Q: Maryland subcontractor claims contractor didn't pay what is the statute of limitations for him to file a lawsuit?

I am a contractor in Maryland and a subcontractor says that I owe him for work performed. His invoices date from April 2019 to December 2019. What is the statute of limitations and does it apply to each invoice or does it apply to the last invoice which would include all of them? Thank you

1 Lawyer Answer
Mark Oakley
Mark Oakley
Answered
  • Construction Law Lawyer
  • Rockville, MD
  • Licensed in Maryland

A: Generally, the SOL runs from the date of breach of a contract, or from the last date the money became due and remained unpaid. Sometimes, that is harder to nail down in some cases, and may depend on whether the subcontractor's claim is based upon a single contract to provide labor and materials, with periodic invoicing under that one contract, in which case the SOL would likley run from the last date money was due for any work done under the contract; or whether the subcontractor entered into a series of independent subcontracts for separate work, such that after each separate contract was completed, the SOL started to run from that specific date for that separate contract. If the terms of the contract specified payment due upon billing, then the SOL should run from the date of the invoice, and if that invoice was the last of several invoices under one contract, then the SOL would likely run from that date for all upaid work under the contract regardless if some of the amounts due were invoiced earlier. If the contract specified payment shall be made within 30 days of the invoice, then you start the clock as of the 30th day after the date of invoice. If the contract is silent as to payment due dates or invoicing, then you could argue that the date of invoice is irrelevant: the SOL starts to run from the date the last work or materials were provided under the contract, which was the last identifiable date that money became due and owing under the contract for actual labor performed or materials delivered on site.
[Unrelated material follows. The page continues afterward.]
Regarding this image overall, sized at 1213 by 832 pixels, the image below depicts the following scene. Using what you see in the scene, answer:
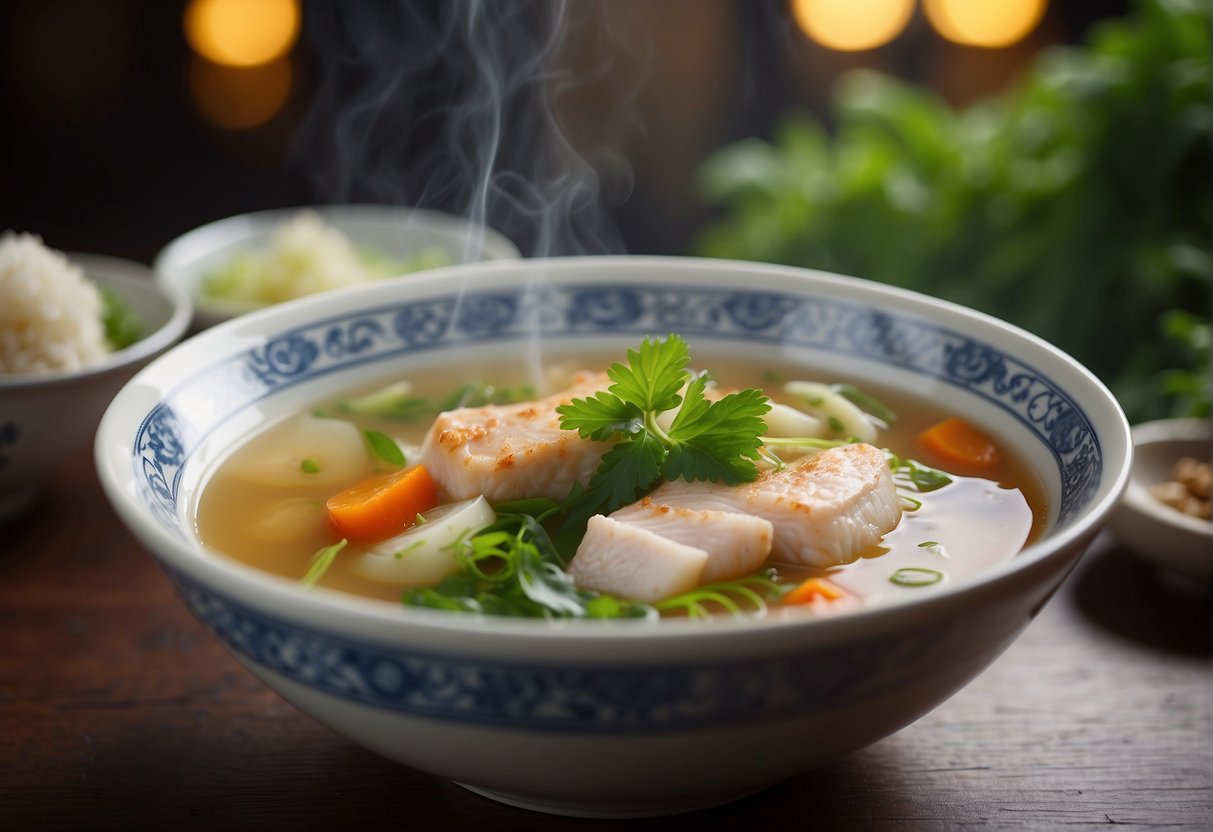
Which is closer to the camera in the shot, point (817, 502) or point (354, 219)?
point (817, 502)

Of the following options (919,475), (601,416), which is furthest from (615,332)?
(919,475)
One additional wrinkle: any SOL period that encompassed the time during March 2020-July 2020 when the courts shut down due to Covid, was tolled for at least the 126 days the courts were closed, meaning, those 126 days do not count, and you have to add 126 days to the normal 3 year SOL period. There is an argument that there is also an additional 15 days added to that 126 day extension (the administrative court order that tolled/extended the SOL during the closure provided for a 15 day grace period, although that period may only apply to SOLs that would have expired during the closure and not beyond). There is a pending Court of Appeals opinion that has yet to be issued that will clarify some of the issues around that 126 day extension, which was challeneged as beyond the Court's authority to act; however, the Court has since issued other opinions applying the extension, so the expectation is the additional SOL period will remain in place. So, for your purposes, the exact day in December 2019 you start counting the SOL is critical: three years and 126 days will put you somewhere between a date in April 2022 and the end of the first week in May 2022 for filing suit in order to come within the SOL.